Ainda ontem, o chef e de polícia, major Falah al-Mohammedawi, disse às agências Reuters e Associated Press que os corpos de 14 policiais de elite foram encontrados em veículos incendiados perto de uma mesquita sunita no sudoeste de Bagdá. As circunstâncias de suas mortes não estavam claras.

Um tiroteio também ocorreu ontem durante o funeral da jornalista da TV Al-Arabiya Atwar Bahjat. Ela foi morta na quarta-feira com dois colegas de equipe enquanto cobria o atentando contra a mesquita em Samara. Quando as pessoas voltavam do cemitério, um carro-bomba explodiu atingindo a patrulha militar iraquiana que escoltava o funeral. Pelo menos dois soldados e um policial morreram.
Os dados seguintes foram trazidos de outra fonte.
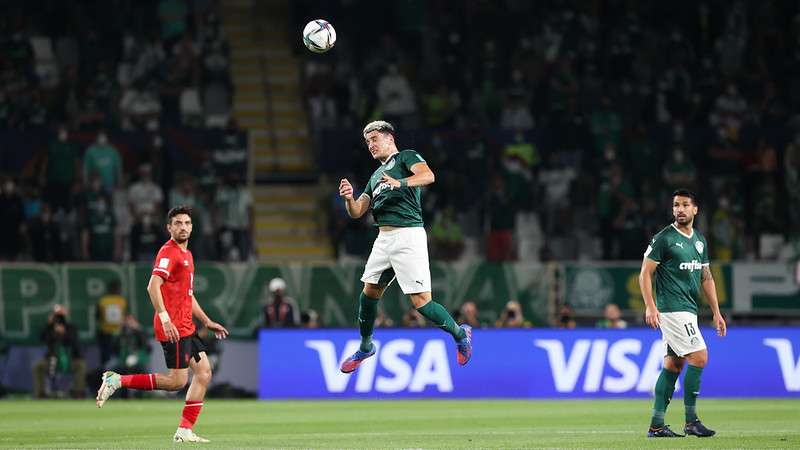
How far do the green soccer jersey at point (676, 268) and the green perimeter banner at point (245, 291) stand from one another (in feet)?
38.6

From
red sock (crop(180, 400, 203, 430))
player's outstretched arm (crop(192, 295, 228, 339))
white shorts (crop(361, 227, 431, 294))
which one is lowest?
red sock (crop(180, 400, 203, 430))

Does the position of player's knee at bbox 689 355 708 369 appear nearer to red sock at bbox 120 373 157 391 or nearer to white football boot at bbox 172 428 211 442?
white football boot at bbox 172 428 211 442

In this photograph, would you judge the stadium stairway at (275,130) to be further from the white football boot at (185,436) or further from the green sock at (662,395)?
the green sock at (662,395)

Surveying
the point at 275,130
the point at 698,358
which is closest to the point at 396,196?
the point at 698,358

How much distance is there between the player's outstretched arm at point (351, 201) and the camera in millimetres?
13148

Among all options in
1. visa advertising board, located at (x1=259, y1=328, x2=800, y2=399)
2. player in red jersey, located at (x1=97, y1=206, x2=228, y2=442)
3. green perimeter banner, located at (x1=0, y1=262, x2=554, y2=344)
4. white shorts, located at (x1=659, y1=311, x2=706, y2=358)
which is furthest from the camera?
green perimeter banner, located at (x1=0, y1=262, x2=554, y2=344)

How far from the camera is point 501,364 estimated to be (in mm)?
24156

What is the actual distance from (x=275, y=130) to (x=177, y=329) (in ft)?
63.0

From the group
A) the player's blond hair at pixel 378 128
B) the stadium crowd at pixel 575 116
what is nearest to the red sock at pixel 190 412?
the player's blond hair at pixel 378 128

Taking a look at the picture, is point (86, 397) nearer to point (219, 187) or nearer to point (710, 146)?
point (219, 187)

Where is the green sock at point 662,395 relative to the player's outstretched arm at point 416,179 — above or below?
below

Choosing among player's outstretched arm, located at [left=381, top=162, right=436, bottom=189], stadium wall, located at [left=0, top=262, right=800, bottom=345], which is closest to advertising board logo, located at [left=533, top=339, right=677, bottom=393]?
stadium wall, located at [left=0, top=262, right=800, bottom=345]

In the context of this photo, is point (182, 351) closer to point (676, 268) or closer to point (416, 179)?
point (416, 179)

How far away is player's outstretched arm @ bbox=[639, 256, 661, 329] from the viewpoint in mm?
13859
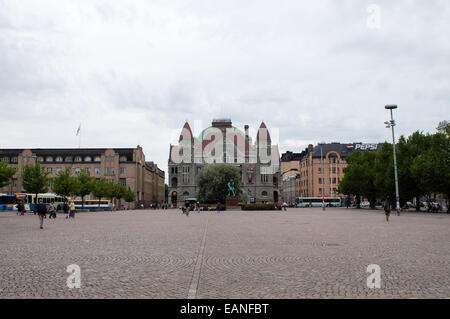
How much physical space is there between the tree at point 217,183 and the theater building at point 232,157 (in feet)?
141

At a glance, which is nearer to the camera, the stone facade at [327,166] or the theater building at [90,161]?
the theater building at [90,161]

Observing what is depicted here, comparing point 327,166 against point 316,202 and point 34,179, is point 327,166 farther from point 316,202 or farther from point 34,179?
point 34,179

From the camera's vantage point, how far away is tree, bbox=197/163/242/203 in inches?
3479

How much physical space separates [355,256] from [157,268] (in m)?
6.69

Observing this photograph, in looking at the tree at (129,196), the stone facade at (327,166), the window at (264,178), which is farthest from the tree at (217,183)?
the window at (264,178)

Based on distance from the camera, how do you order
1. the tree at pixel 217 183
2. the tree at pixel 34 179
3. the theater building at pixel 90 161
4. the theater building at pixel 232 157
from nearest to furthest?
the tree at pixel 34 179, the tree at pixel 217 183, the theater building at pixel 90 161, the theater building at pixel 232 157

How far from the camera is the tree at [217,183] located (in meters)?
88.4

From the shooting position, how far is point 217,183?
8806cm

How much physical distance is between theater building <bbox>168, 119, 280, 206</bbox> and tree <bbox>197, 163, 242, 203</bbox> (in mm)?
43111

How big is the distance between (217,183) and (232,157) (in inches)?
1888

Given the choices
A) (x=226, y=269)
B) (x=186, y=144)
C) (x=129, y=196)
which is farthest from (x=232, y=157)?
(x=226, y=269)

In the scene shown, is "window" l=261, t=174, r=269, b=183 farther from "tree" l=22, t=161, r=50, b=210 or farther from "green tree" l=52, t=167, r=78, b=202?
"tree" l=22, t=161, r=50, b=210

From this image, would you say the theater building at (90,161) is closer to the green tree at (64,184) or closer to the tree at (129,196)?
the tree at (129,196)
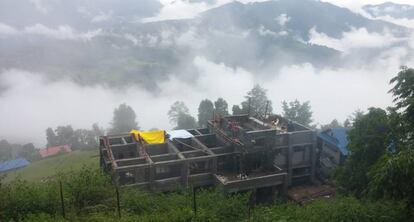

Seis pessoas, incluindo civis, ficaram feridas.

Na Cidade Sadr, um bairro xiita da periferia de Bagdá, três pessoas, entre elas uma criança, foram mortas e sete ficaram feridas quando dois foguetes atingiram várias casas.

O presidente americano, George W. Bush, conversou ontem por telefone com sete líderes políticos iraquianos em um esforço para conter a violência sectária, que pode prejudicar os planos de Washington de reduzir, ainda este ano, seu número de soldados no Iraque.

Após o telefonema de Bush, os principais líderes políticos se reuniram para discutir a formação de um novo governo ao mesmo tempo em que tentavam reduzir as tensões que provocaram o temor de uma guerra civil. As conversações, que incluíram o primeiro-ministro xiita, Ibrahim al-Jaafari, o presidente curdo, Jalal Talabani, e importantes políticos sunitas e seculares, ocorreram após um encontro entre líderes religiosos que prometeram acabar com a violência sectária.

Os políticos sunitas, que haviam suspendido sua participação nas negociações sobre a formação do novo governo, compareceram à reunião, assim como o embaixador americano, Zalmay Khalilzad. Os líderes políticos prometeram prosseguir com as negociações para formar um governo.